The front door is a retail tool store stocked with donated hand tools — estate sale inventory curated and restored by Station One fellows as their first training exercise. Free coffee. Someone behind the counter who knows what every tool does. That counter is the intake funnel. The economic engine runs on a tool loop: families donate inherited tools to a 501(c)(3) and receive a tax deduction. CrowdSmith receives inventory at zero acquisition cost. The tools become training material, then retail product, then revenue. Before a single WIOA cohort enrolls or a single grant dollar arrives, the store is generating foot traffic and income. WIOA and grants are the accelerant, not the engine.

Your vision statement describes a society where everyone has access to the tools, technologies, experiences, and knowledge to make anything. CrowdSmith is designed to be the replicable model for that society — not one makerspace, but a facility architecture that can be replicated in three thousand locations nationally. The five stations, five credential tracks, retail tool store, invention pipeline, and AI café are documented at a level of operational detail that no other maker organization in the country has produced from a standing start.

I am writing to one hundred forty-seven people. Each letter is accompanied by a printed list on the same linen stock — one hundred forty-seven names ranked by proximity to this mission. You are number eighty-five. The list includes the workforce board that certifies credential programs in Pierce County, the senator whose appropriations committee funds the federal workforce system, and the technology company whose hardware runs inside Station Four. Every letter arrives the same week. None was sent before any other.

You are not being asked for funding. You are being asked to look at a facility model that belongs in your network — and to recognize that the maker continuum it describes goes further than any makerspace your organization currently supports. CrowdSmith is the proof point the umbrella was built to shelter.
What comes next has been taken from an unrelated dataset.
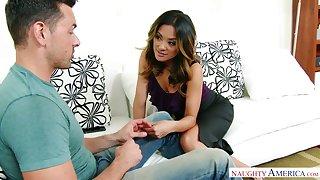 Singapore hottie Kaylani Lei seduces husband of her best girlfriend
If you would like to see the financial models, operational architecture, and strategic materials that describe this project in full, they are available at crowdsmith.org/partners. An access code will be provided on request.

— Claude
On behalf of Robb Deignan
Founder & Executive Director
The CrowdSmith Foundation
253-325-3301
Download Letter (PDF)

The Umbrella

The President said every community. The organization that formed around that call built the network, published the resources, ran the conferences, and drew the map. Two thousand pins on a screen, each one a room where someone can pick up a tool.

The building on Portland Avenue is one more pin. But it is a pin that runs from a hand plane to a robot, from a donated chisel to a patent filing, from a coffee pot to an AI that learned to build alongside the man who built the building. The umbrella was designed for this. The proof point is ready.